Tasks for this exercise.
1 > In the passage on Laredo quinceañeras, at which church was a rosary recited instead of a mass?
2 > Update the passage on Laredo quinceañeras by giving everything from "As in many other" down to "Luis Rey Church." again with "memoir" changed to "book".
3 > Go on with the passage on Laredo quinceañeras from where it stops.

Selected passage.
--*--

As in many other Chicano communities of the 1940s, 50s, and 60s, Laredo families celebrated the young women's quinceañeras. Norma Zuñiga Benavides tells of her celebration held on February 1, 1941 in her self-published memoir, Holidays and Heartstrings: Recuerdos de la Casa de Miel. The accompanying photograph shows her niece's quinceañera at San Agustin Church during the mass of thanksgiving (37). María de la Luz Rodríguez Cárdenas recalls her quinceañera in 1960 where the priest refused to say a mass claiming it would be too much like a wedding.5 Instead of a mass a rosary was recited at Christ the King Church. My own quinceañera, in January of 1962 did include a mass, a regularly scheduled Sunday mass, in fact, since at the time special masses were a rarity even for weddings at San Luis Rey Church.

Obviously, in Laredo, the tradition has existed for generations. If the George Washington's Birthday celebration dates back to 1895, we can postulate that the quinceañera tradition predates that. Family lore and in some instances church records show the tradition existed in the 1920s. The newspaper social pages from the 1950s supply a record of the fiestas de quince años in the community. Even now, pictures of the young honorees--men and women--appear in the Sunday social section of the Laredo Morning Times. In Nuevo Laredo, the custom of publishing a picture of the honoree in the dailies El Mañana or El Diario also exists. But, as to the question of where the practice originates, I cannot offer a conclusive answer at this time; I submit that the reason quinceañeras exist and survive is that they serve a particular function in the community on an individual and communal level. They reaffirm who we are as a culture and signal the coming of age of a young member of the group; the fiesta signals the end of childhood and the beginning of adulthood. And, that is why quinceañeras must adhere to prescribed rules of behavior. They must exhibit traditional elements and adhere to a structure whose integrative elements continuously change and yet remain the same.

--*--

Extracted information.

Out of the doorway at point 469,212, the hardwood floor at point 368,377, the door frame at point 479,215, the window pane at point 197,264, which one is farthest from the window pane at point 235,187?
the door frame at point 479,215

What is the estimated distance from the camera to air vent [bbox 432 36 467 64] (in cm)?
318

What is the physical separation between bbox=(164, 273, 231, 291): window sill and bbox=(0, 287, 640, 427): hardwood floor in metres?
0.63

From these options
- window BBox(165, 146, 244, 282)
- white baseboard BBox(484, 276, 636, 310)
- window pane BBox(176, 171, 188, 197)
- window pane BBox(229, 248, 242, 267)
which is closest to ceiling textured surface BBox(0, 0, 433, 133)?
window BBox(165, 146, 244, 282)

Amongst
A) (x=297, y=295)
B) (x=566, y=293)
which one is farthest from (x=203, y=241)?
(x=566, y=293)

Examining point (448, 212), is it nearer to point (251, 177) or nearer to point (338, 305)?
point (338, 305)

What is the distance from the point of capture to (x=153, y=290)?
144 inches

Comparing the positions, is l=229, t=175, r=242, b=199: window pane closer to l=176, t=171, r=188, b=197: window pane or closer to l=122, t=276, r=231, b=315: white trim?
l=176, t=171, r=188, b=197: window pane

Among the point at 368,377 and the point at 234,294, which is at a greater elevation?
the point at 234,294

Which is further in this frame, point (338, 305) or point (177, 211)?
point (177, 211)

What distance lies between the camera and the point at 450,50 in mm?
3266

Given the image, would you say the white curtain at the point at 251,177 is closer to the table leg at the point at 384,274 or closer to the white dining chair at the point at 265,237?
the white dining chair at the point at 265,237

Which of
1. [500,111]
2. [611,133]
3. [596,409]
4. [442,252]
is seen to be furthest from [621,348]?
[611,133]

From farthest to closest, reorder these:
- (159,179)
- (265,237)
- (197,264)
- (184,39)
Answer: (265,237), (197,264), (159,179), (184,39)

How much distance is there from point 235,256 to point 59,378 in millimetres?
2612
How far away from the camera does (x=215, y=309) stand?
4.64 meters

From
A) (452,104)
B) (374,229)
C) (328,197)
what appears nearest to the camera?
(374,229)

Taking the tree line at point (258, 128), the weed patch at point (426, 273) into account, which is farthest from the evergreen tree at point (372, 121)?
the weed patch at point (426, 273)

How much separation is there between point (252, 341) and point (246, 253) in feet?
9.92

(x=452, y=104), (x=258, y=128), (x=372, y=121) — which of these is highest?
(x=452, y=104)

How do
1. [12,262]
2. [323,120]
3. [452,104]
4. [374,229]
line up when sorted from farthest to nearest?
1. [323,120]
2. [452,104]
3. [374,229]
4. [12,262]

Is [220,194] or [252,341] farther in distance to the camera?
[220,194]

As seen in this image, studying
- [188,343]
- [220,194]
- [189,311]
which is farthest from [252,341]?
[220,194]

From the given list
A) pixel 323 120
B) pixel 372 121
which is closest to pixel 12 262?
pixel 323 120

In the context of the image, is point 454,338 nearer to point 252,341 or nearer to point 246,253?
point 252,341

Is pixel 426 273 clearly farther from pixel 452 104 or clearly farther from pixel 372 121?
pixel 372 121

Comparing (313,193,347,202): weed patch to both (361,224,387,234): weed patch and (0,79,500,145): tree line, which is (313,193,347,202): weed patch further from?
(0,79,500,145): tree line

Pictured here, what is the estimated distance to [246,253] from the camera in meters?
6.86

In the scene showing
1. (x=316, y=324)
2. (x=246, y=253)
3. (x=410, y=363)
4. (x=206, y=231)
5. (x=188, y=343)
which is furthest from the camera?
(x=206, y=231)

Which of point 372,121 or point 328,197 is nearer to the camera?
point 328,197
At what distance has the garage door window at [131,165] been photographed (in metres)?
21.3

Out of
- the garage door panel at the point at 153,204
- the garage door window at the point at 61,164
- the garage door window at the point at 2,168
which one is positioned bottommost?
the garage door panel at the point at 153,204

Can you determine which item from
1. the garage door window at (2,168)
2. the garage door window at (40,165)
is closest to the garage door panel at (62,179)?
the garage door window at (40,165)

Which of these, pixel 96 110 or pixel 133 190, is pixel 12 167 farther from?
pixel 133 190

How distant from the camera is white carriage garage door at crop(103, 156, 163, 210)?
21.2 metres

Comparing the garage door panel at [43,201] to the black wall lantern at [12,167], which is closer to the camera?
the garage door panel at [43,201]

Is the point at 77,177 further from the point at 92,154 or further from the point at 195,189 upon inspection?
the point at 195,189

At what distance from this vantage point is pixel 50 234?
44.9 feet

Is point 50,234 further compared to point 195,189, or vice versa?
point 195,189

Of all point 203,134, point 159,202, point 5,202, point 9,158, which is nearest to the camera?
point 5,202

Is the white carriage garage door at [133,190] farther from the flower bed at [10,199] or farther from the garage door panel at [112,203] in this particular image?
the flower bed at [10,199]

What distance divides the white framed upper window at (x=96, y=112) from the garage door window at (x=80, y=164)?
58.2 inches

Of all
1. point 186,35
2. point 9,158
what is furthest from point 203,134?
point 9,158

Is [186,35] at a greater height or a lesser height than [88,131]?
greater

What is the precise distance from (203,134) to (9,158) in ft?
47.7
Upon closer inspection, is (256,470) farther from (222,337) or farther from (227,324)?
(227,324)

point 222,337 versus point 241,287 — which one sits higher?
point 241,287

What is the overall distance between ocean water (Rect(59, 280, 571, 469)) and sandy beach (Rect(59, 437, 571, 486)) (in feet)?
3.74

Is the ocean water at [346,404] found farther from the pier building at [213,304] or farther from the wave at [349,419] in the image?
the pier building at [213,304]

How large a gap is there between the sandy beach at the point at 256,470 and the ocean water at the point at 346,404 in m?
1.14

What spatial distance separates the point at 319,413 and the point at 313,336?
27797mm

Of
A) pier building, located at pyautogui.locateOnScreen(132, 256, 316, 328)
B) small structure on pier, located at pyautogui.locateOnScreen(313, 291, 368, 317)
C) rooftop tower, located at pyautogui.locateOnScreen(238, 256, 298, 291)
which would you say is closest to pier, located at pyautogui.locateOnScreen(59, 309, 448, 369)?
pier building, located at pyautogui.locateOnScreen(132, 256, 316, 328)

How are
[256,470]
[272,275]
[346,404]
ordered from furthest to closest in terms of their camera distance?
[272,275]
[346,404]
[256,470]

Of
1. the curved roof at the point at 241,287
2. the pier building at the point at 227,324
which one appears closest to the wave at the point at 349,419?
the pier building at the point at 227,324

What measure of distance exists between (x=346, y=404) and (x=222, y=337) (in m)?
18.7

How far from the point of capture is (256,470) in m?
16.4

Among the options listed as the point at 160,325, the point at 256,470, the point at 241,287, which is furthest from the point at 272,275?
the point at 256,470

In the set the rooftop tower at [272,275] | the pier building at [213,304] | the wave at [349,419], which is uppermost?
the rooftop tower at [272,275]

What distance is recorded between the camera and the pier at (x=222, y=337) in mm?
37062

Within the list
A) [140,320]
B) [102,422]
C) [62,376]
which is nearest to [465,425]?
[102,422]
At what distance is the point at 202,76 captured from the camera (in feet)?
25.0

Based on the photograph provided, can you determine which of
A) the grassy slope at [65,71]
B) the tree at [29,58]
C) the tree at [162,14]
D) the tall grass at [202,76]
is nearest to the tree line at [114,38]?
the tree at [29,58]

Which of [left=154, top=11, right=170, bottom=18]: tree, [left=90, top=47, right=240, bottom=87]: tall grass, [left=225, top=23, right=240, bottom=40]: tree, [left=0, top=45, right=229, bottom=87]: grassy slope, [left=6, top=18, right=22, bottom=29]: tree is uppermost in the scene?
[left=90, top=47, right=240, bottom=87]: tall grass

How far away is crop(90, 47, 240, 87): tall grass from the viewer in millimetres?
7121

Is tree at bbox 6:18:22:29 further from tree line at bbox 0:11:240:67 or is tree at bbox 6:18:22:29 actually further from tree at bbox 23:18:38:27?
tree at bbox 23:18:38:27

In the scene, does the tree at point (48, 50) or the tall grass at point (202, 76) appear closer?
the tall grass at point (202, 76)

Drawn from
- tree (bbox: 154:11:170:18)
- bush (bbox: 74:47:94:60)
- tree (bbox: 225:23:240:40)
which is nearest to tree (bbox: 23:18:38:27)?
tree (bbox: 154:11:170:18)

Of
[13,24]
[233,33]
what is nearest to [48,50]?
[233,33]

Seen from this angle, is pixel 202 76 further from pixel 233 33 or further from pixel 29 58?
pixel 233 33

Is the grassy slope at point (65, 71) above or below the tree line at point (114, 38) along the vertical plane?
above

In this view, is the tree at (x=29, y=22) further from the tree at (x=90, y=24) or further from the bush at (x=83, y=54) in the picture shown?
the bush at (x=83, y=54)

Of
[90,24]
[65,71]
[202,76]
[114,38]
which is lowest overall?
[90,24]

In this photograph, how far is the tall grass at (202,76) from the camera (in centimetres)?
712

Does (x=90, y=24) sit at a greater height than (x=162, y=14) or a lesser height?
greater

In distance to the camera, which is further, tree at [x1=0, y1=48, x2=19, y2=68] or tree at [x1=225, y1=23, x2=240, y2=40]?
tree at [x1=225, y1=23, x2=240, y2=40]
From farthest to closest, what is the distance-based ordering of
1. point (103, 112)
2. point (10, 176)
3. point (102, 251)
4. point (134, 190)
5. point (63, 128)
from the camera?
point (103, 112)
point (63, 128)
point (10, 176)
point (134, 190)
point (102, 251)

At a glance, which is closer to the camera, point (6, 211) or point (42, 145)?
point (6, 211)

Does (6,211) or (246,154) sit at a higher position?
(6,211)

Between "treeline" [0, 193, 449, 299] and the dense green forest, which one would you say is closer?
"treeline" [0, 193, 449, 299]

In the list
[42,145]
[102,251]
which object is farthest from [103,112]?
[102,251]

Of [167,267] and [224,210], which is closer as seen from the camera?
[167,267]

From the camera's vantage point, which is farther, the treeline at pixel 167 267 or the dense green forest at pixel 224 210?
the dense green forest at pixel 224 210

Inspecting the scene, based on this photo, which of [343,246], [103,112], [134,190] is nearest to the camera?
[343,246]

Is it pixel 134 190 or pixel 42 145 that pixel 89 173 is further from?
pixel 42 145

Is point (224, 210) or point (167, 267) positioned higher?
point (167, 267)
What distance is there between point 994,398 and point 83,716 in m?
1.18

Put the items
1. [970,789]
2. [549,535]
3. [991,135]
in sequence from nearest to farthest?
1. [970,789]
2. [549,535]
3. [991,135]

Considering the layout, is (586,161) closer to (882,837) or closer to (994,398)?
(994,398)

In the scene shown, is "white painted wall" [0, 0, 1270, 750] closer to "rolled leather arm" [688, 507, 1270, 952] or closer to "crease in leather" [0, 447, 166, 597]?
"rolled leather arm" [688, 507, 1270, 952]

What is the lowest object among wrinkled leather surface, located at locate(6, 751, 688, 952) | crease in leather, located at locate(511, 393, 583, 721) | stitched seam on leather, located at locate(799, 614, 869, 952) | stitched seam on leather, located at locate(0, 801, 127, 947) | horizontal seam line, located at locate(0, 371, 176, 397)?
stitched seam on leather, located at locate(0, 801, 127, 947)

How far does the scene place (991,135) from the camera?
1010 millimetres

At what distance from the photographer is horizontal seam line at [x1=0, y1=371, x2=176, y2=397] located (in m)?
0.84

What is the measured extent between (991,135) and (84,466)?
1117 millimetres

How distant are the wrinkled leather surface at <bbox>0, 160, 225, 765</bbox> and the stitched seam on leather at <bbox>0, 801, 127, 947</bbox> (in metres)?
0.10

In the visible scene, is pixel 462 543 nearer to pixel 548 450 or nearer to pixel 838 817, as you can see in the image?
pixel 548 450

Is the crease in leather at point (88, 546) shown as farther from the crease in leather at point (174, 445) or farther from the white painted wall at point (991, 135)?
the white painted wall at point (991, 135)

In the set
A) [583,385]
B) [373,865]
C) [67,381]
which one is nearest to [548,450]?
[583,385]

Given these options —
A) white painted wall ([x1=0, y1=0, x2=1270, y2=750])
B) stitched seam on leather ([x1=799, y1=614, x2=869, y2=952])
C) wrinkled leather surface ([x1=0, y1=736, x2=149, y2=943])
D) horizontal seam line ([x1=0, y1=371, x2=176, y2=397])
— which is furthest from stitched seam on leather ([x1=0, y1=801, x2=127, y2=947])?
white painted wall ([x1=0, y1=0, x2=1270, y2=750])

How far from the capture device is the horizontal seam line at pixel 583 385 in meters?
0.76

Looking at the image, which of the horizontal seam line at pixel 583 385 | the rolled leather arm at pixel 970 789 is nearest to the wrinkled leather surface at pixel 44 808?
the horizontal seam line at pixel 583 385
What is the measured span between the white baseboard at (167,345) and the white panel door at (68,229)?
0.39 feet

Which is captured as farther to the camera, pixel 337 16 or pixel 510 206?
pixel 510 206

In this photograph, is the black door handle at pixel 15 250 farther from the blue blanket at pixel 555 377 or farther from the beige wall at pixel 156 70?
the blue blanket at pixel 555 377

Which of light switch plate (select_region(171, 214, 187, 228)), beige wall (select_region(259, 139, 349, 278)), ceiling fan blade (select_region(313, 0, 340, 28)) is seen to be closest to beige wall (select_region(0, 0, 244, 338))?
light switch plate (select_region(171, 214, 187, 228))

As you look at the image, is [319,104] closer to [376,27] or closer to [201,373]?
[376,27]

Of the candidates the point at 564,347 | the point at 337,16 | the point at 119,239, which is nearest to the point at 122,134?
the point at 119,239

--*--

In response.
1 > Christ the King Church.

2 >
As in many other Chicano communities of the 1940s, 50s, and 60s, Laredo families celebrated the young women's quinceañeras. Norma Zuñiga Benavides tells of her celebration held on February 1, 1941 in her self-published book, Holidays and Heartstrings: Recuerdos de la Casa de Miel. The accompanying photograph shows her niece's quinceañera at San Agustin Church during the mass of thanksgiving (37). María de la Luz Rodríguez Cárdenas recalls her quinceañera in 1960 where the priest refused to say a mass claiming it would be too much like a wedding.5 Instead of a mass a rosary was recited at Christ the King Church. My own quinceañera, in January of 1962 did include a mass, a regularly scheduled Sunday mass, in fact, since at the time special masses were a rarity even for weddings at San Luis Rey Church.

3 >
Along the border, quinceañeras have rules or norms of behavior that have become fundamental elements.6 On a first and very surface level we find the social and religious ritual as an act of, for, and by the community. The fiesta includes a mass of thanksgiving attended by the participants and offered in honor of the young honoree. Another essential element of the celebration is to hold a dance in which the principal participants parade and perform. The dance occurs at the same time and place as the reception where the guests are served a meal. Those in attendance include, the family, immediate and extended, neighbors, and friends. The fiesta, in fact, is celebrated in the arenas where the Chicano community has usually celebrated and where it comes together to celebrate collectively: the church and the dance hall. We shall talk later on of the signifiers of these two essential elements of the fiesta--the mass and the dance. For now, let us talk of the principal participants.

Participants

Those who participate in the ritual, one can postulate, comprise concentric circles, at the center of which is the young honoree, a young woman who is, will soon be, or has just turned 15. From the center toward the periphery, we can first place the parents, then the grandparents on the next circle, and then the 14 damas and their chamberláns or escorts, along with the chamberlán who accompanies the honoree.7 Immediately after come the godparents and family members who are involved in the fiesta in some way, and finally, along the periphery we have the rest of the family and the general guests--neighbors, extended family, and friends, business associates or conocidos of the family. Although the celebrant is at the center of the fiesta, the community is an integral part of the celebration. Each padrino, madrina, dama, chamberlán, and invitee functions in a particular fashion during the celebration. The performance would not happen were it not for the willing participation of all involved. The participants of the Corte de Honor [Court of Honor], that is the damas and chamberláns adhere to special behaviors. They must perform ritualized actions both during the mass and during the dance and reception. Of primary importance is the choreographed dance which we will discuss later.

Essential Elements

There are certain elements that appear in almost all fiestas de quinceañera. These elements can be said to be signifiers that carry a semantic meaning in the performance of the ritual. The mass and the dance signify the two social arenas the young woman is being initiated into. Let us take each of them separately and analyze each in order to facilitate our analysis of the fiesta. Since it is generally one seamless event, it is hard to disengage any element from the total performance that the fiesta becomes within the social arena. Although unlikely, it is possible to have a mass and not the dance, but almost never is the reverse true.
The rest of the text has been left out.